- Born: County Donegal, Ulster, Ireland
- Occupation: Designer

= Pauric Sweeney =

Handbag designer

Pauric Sweeney is a luxury handbag designer from Ireland. Sweeney was born in County Donegal in 1973. He has won the London Fashion Week New Generation Award for two consecutive seasons and is noted for his clean and minimalistic lines.

== Early life ==
Sweeney was born in County Donegal in Ulster, and was raised in Falcarragh, a small town in the district of Cloughaneely in the north of County Donegal. He attended Blackrock College in Dublin as a boarder before studying architecture at Temple University in Philadelphia. At Blackrock College, Sweeney was friends with fellow designer Paul Costelloe. Sweeney moved to London in the late 90s where he lived in East London along with other young and new designers such as Hussein Chalayan and Lee Alexander McQueen.

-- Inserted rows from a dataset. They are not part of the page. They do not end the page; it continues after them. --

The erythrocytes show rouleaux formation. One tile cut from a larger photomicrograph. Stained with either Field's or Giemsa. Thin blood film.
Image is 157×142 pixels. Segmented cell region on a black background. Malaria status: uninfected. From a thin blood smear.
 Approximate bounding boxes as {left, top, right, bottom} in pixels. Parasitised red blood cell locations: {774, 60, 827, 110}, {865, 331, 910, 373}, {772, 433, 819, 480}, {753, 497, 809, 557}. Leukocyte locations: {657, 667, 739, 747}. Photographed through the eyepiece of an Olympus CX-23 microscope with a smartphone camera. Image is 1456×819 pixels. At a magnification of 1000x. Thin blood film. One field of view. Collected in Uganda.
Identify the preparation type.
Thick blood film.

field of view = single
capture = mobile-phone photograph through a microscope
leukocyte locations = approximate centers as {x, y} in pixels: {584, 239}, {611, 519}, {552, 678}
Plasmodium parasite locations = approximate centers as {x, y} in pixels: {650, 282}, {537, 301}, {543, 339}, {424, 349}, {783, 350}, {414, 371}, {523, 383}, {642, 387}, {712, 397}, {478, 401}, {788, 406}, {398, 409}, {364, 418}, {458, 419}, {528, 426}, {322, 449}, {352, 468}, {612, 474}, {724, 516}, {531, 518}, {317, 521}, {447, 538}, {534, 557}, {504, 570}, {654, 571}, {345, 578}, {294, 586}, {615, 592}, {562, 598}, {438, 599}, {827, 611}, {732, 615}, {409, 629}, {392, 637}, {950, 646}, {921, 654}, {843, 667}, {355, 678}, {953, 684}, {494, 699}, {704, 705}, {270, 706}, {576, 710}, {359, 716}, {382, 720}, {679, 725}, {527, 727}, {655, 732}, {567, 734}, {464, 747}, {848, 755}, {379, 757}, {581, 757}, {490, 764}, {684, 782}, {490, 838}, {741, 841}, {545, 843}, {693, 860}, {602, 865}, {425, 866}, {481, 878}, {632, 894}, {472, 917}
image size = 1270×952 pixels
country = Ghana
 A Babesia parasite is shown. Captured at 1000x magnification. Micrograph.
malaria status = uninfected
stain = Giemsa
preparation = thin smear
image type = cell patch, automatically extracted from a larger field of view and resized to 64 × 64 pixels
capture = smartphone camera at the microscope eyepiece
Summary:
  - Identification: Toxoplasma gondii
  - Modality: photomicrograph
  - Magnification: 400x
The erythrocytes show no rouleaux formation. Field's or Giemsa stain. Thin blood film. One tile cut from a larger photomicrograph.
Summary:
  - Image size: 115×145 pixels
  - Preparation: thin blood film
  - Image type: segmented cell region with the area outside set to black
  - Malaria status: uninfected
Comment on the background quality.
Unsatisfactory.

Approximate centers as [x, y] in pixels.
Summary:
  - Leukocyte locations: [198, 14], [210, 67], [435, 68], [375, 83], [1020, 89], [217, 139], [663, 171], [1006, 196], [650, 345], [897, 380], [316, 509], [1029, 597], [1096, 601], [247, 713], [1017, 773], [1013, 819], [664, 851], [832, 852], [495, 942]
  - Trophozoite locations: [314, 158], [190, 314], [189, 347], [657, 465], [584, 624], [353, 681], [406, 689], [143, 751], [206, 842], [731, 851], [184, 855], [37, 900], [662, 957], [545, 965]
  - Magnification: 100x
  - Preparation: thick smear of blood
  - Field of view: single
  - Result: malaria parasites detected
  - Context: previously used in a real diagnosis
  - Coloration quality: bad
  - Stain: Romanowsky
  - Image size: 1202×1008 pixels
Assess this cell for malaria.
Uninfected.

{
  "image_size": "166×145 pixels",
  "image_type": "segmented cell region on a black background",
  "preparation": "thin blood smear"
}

In the 1990s, Sweeney launched a multi-brand designer store and gallery at the fashion cult location called Root at The Old Truman Brewery at Brick Lane to much acclaim.

== Career ==
Sweeney began his fashion career as a jewellery designer in the late 90s, after which he progressed to designing ready-to-wear in 2000. His first collection was titled "Wish U Were Gothic" and was revealed at the Louvre in Paris in 2000.

He debuted his first collection at London Fashion Week in 2001 to much acclaim. His last ready-to-wear collection titled "Succubus" was shown at The Royal Opera House in London, and featured handbags made by the designer. It was then that his friend Suzy Menkes of the International Herald Tribune suggested that he focus his attentions on designing handbags. Pauric Sweeney handbags were launched in 2004 to much anticipation from the fashion world. Since then, he has amassed celebrity fans such as Leigh Lezark, Kate Moss, Liberty Ross, Jennifer Lopez, Agyness Deyn, Alexa Chung, and Coco Rocha amongst many others.

Sweeney opened his flagship store in the posh Mayfair district of London in December 2011. Drawing inspiration from his architecture background, the store was praised as being "a treat for the senses" by Vogue UK. The flagship store is located at 33A Bruton Place, Mayfair, London, W1J 6NP.

Sweeney has worked with Raf Simons as Creative Director of Accessories at Jil Sander. In addition, he has collaborated with Rei Kawakubo of Comme des Garcons, and worked for international department store Lane Crawford. In 2012, Sweeney collaborated with Chilean vineyard Carmen Wines to create a limited edition bag.

Sweeney has been compared to Tom Ford by several magazines because of his impeccable eye for design and quality.

In addition to his new flagship store, Pauric Sweeney's bags also retail at highly prestigious department stores such as Harrods, Selfridges, and Brown Thomas, as well as online via Net-A-Porter and Cocosa, amongst others.

Sweeney now has three lines: Pauric Sweeney (his main exotic-skin line of handbags), Pauric by Pauric (diffusion leather line), and Sweeney (men's line).